Em verdade, gosto da noite. Quando posso mergulhar em seu azul profundo, ao lado de peixes trissílabos que banham-se em água tônica. Passear em meio a corais de estrelas sem medo de me ferir. Enfim descansar embalada por seus lençóis quentes, calculando o tempo através de minha pulsação. Água negra e pura me cercando, sem fazer meus olhos arderem. E um oceano de cores estático, imaginário, surreal bem à minha frente, na espera para ser explorado e modelado em forma de sonho.

domingo, 7 de junho de 2009

Azul

Gosto dos dias em que sinto meu coração batendo em mais de um lugar. Gosto muito, também, de dias frios. Dos primeiros, porque posso ter certeza de que meu coração não parou. E dos frios, porque posso senti-lo quente em meu peito, o que comprova sua existência.

quarta-feira, 3 de junho de 2009

Andando em vão pela sala, podia ouvir o som das patas do cachorro, que corria no andar de cima, e de dois saltos ambulantes. Mesmo que o apartamento não seja grande, consigo me perder com facilidade, e as coisas úteis sempre estão escondidas quando mais preciso delas. Corro de volta para o quarto em busca de um caderno; abro uma das gavetas e encontro livros (ah, a falta que faz uma estante!) onde ele deveria estar. E a situação só fica mais tensa, uma vez que os livros, com seu doce perfume, me distraem. Demoro algum tempo para retomar meu objetivo inicial: encontrar meus curativos, feitos com papel e tinta – muita tinta.
Não são raras as vezes que me encontro com vontade de escrever, mas o choque maior costuma acontecer à noite. Então eu sangro - às vezes o bastante pra molhar o travesseiro. Acredito sofrer de verbofilia; afinal, nem papel nem tinta curaram por completo meu derramamento de palavras, embora sirvam como curativo, controlando-o e auxiliando no difícil processo de cicatrização. O problema fica ainda pior quando não os encontro e termino por sofrer um derrame, palavras a inundar minha mente, encharcando-a por completo. Nesses casos, só posso recorrer a tranqüilizantes naturais, acelerando um relógio biológico já fora de controle. E muitas vezes, torço para que palavras, idéias, sua cor e cheiro de ferro venham a invadir, também, meus sonhos.

domingo, 24 de maio de 2009

Ignorância

Conheço palavras, mas elas parecem não surtir efeito. Conheço o sono, mas ele tem me evitado. A certeza já foi minha amiga - hoje quase não nos falamos. Acho que um bichinho me mordeu: o bichinho da dúvida. E eu tenho andado de mãos dadas com a paciência.

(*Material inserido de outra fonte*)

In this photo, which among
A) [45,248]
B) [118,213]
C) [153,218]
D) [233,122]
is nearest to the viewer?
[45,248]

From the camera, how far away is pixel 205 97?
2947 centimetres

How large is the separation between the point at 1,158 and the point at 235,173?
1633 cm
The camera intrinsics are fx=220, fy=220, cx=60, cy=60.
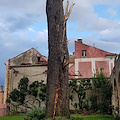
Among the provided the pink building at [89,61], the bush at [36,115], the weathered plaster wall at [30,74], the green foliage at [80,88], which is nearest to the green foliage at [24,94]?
the weathered plaster wall at [30,74]

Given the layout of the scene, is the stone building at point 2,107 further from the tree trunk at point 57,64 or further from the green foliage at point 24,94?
the tree trunk at point 57,64

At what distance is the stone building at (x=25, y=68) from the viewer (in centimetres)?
2316

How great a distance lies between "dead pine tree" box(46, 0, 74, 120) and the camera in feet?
22.1

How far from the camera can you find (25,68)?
23625 millimetres

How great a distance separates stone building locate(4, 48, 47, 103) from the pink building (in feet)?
11.1

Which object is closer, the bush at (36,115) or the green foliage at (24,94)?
the bush at (36,115)

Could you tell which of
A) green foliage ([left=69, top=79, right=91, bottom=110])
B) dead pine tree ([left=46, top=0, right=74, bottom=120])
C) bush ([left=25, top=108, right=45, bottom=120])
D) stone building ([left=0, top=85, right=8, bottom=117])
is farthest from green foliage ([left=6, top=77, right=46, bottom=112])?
dead pine tree ([left=46, top=0, right=74, bottom=120])

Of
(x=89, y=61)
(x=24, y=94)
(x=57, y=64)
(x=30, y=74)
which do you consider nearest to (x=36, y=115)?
(x=57, y=64)

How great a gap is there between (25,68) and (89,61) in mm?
7020

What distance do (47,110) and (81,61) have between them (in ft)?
58.8

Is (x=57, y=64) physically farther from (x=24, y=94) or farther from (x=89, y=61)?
(x=89, y=61)

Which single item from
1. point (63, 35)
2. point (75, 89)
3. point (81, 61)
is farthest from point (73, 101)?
point (63, 35)

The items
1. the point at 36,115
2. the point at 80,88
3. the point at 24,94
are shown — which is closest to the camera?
the point at 36,115

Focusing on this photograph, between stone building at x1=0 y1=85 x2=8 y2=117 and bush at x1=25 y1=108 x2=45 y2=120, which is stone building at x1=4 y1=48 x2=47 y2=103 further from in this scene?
bush at x1=25 y1=108 x2=45 y2=120
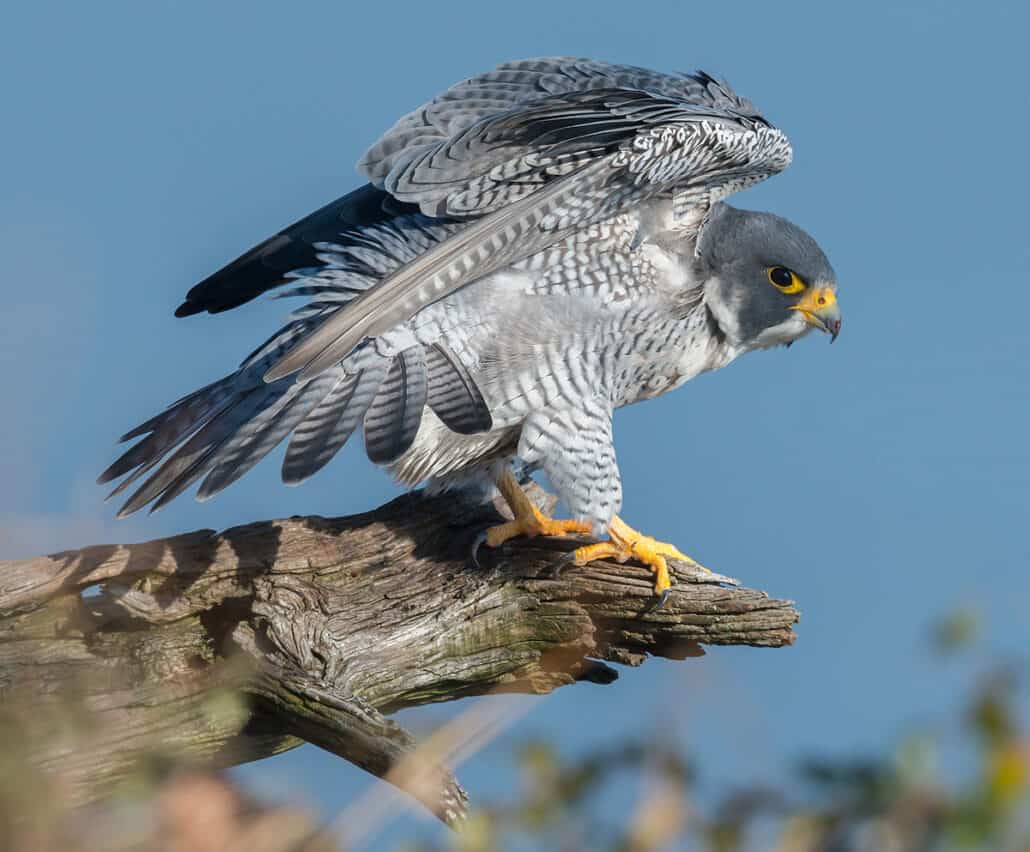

terça-feira, 19 de maio de 2009

Sobre a Liberdade

A aparência denuncia sua idade, mas por dentro ele é como qualquer jovem. Sedento por adrenalina. Ter uma vida calma como todo senhor de sessenta, setenta anos – não, isso não é para ele! Dirigir carros comuns? Passado; a vida sobre duas rodas é muito mais excitante.
Talvez seja, sim, por fazê-lo sentir como se fosse um pássaro, ainda que não tenha asas – livre. Ele tira o capacete e deixa a brisa tocar-lhe o rosto, brincando com seus longos cabelos grisalhos. Veste novamente e posiciona-se. Verde. E então não há mais ninguém diante de mim.
Ele voou.

quarta-feira, 13 de maio de 2009

Encontro

Acontece, geralmente, ao fim do dia, podendo ser mais cedo ou mais tarde, não importa. Às vezes veste vermelho, outras vezes cinza, amarelo, azul - é como se seu guarda-roupa guardasse, na verdade, todo o espectro de cores. Ele sempre está lá, não importa se faz frio ou calor, se há chuva ou sol. É incrível o modo como nos entendemos, sem trocar uma palavra.
Difícil vê-lo alterado - é sempre tão calmo! Passando fins de tarde e noites com ele sinto-me segura, tranquila. Mesmo quando explode de raiva para depois chorar, por muito tempo, por pouco tempo, por dias e dias, sua companhia é agradável. Mas tudo fica ainda melhor quando ela aparece, tão bela, brilhante e branca. E deixá-los sozinhos não é grande sacrifício quando estou certa de que terei outras oportunidades para acompanhá-lo.
Todos os dias tenho um encontro com o céu.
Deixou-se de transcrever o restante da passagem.